Ah, another true believer. I work heavily in both managed and unmanaged code (c/c++/c#) hybrid solutions. In my experience, a well designed C++ program is as stable as a well designed C# program. Who cares if it "crashes" if it doesn't do what you want? The worst program is one that seems to be working but is generating invalid results. Don't let anyone convince you that C# is going to provide more reliable execution. We use C# for its nice GUIs; C++ for cross-platform portability.
Re:You're not the first one.... by mr_tenor · 2006-02-04 16:45 · Score: 5, Insightful

WTF? I love Haskell as much as the next programming-language-theory fanboy, but saying "Haskell or one of the other functional languages might be a good idea." in reply to the OP strongly suggests to me that you are just making stuff up and/o are copy/pasting things that you have read elsewhere out of context

If not, then great! Please post some references to literature which demonstrates how what you've suggested is sane and/or possible :)

·····

> _REQUIRED TASKS_
- a) Rewrite the stretch of the forum thread from "Re:You're not the" through "and/or possible :)", swapping "Haskell" for "OCaml".
- b) In the forum thread, what does the first poster's team use C++ for?
- c) Continue the forum thread about C++, C# and Haskell from the point where it stops.
The lines that come after the forum thread aren't needed for anything here.

·····

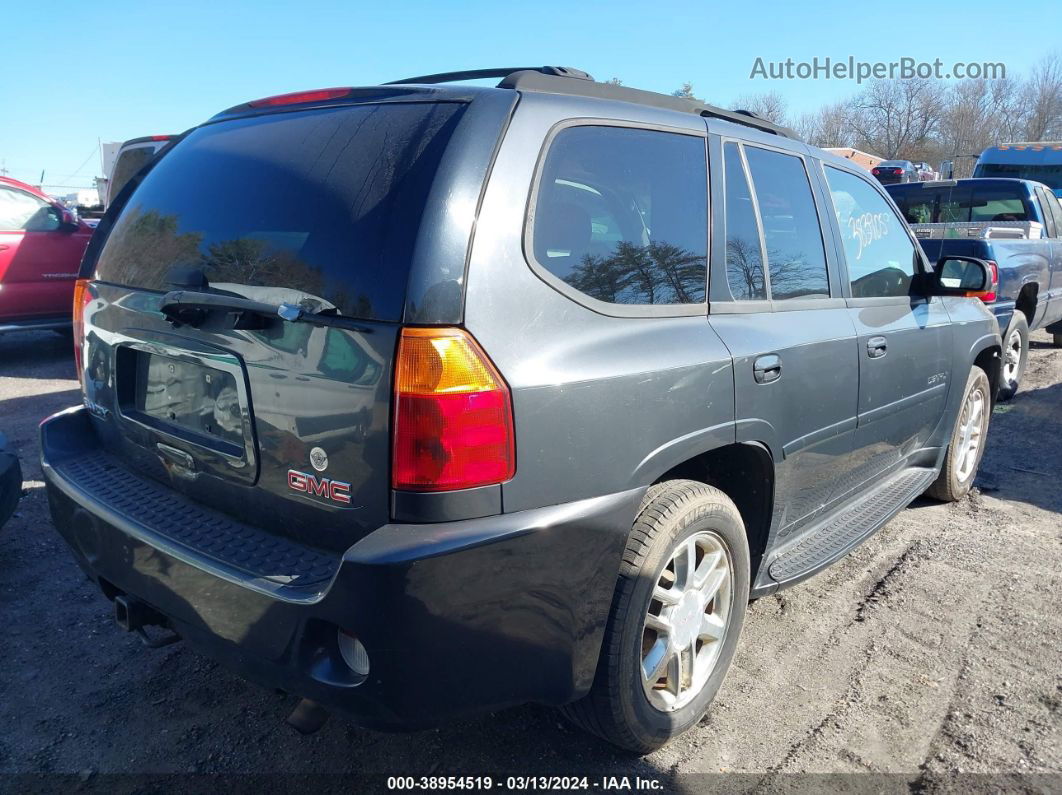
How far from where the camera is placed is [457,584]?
1.78m

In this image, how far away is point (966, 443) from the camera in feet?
15.5

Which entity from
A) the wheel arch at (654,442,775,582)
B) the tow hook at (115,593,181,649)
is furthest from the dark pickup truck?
the tow hook at (115,593,181,649)

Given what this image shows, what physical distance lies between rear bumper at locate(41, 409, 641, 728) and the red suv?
23.0ft

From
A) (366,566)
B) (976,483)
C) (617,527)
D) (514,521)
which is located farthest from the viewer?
(976,483)

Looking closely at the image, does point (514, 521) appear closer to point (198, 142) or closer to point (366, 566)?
point (366, 566)

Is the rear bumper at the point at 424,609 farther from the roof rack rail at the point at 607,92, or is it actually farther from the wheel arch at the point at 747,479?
the roof rack rail at the point at 607,92

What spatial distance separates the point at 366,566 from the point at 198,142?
5.53 feet

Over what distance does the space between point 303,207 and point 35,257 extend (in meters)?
7.41

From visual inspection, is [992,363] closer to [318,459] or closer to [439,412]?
[439,412]

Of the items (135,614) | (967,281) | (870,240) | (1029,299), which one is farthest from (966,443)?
(135,614)

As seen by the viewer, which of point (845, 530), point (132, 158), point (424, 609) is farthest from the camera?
point (132, 158)

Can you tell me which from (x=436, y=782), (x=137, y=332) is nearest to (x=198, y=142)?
(x=137, y=332)

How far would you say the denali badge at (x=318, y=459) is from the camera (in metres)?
1.91

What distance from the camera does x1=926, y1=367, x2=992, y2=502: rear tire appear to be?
176 inches
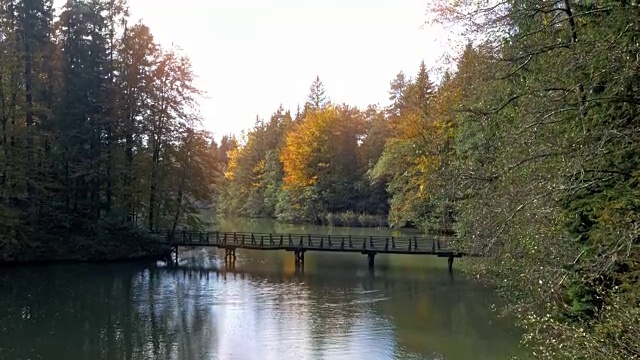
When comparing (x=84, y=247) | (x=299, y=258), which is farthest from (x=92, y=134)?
(x=299, y=258)

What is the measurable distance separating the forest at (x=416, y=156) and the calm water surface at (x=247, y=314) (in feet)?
8.45

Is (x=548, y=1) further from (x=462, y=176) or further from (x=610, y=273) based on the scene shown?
(x=610, y=273)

·····

> _ANSWERS FOR THE EXERCISE_
- a)
Re:You're not the first one.... by mr_tenor · 2006-02-04 16:45 · Score: 5, Insightful

WTF? I love OCaml as much as the next programming-language-theory fanboy, but saying "OCaml or one of the other functional languages might be a good idea." in reply to the OP strongly suggests to me that you are just making stuff up and/o are copy/pasting things that you have read elsewhere out of context

If not, then great! Please post some references to literature which demonstrates how what you've suggested is sane and/or possible :)

- b) Cross-platform portability.

- c)
Congratulations! Nice Work! by aendeuryu · 2006-02-04 16:53 · Score: 5, Funny

"I need to create an ultra-stable, crash-free application in C++. Sadly, the programming language cannot be changed...

From zero to flame war in under 20 words. Well done!
Listen to what he said!! by logicnazi · 2006-02-04 18:08 · Score: 5, Insightful

Jesus christ people he is asking you how he should go about building an ultra-stable application in C++. He told you he *has* to build it in C++ because there are critical libraries and other components that aren't availible in C++. Telling him he shouldn't build it in C++ anyway just isn't helpfull.

I hate to break it to people but there *are* libraries, especially for types of scientific computing, that are only (reasonably) availible in C++ or sometimes FORTRAN. Not only would abandoning these libraries mean he would completely have to reinvent the wheel but also might cause serious compatibility problems not to mention a much greater ongoing maintenence responsibility (he can't just check his program to make sure things still work when someone fixes a library bug).

Moreover, the idea that because he is considering using CORBA, IPC or whatever else speed can't matter enough to require C/C++ is dead wrong. It is true that whatever *parts* of the process are done using these components may not require huge amounts of speed but this doesn't mean one of these components isn't doing something very processor heavy.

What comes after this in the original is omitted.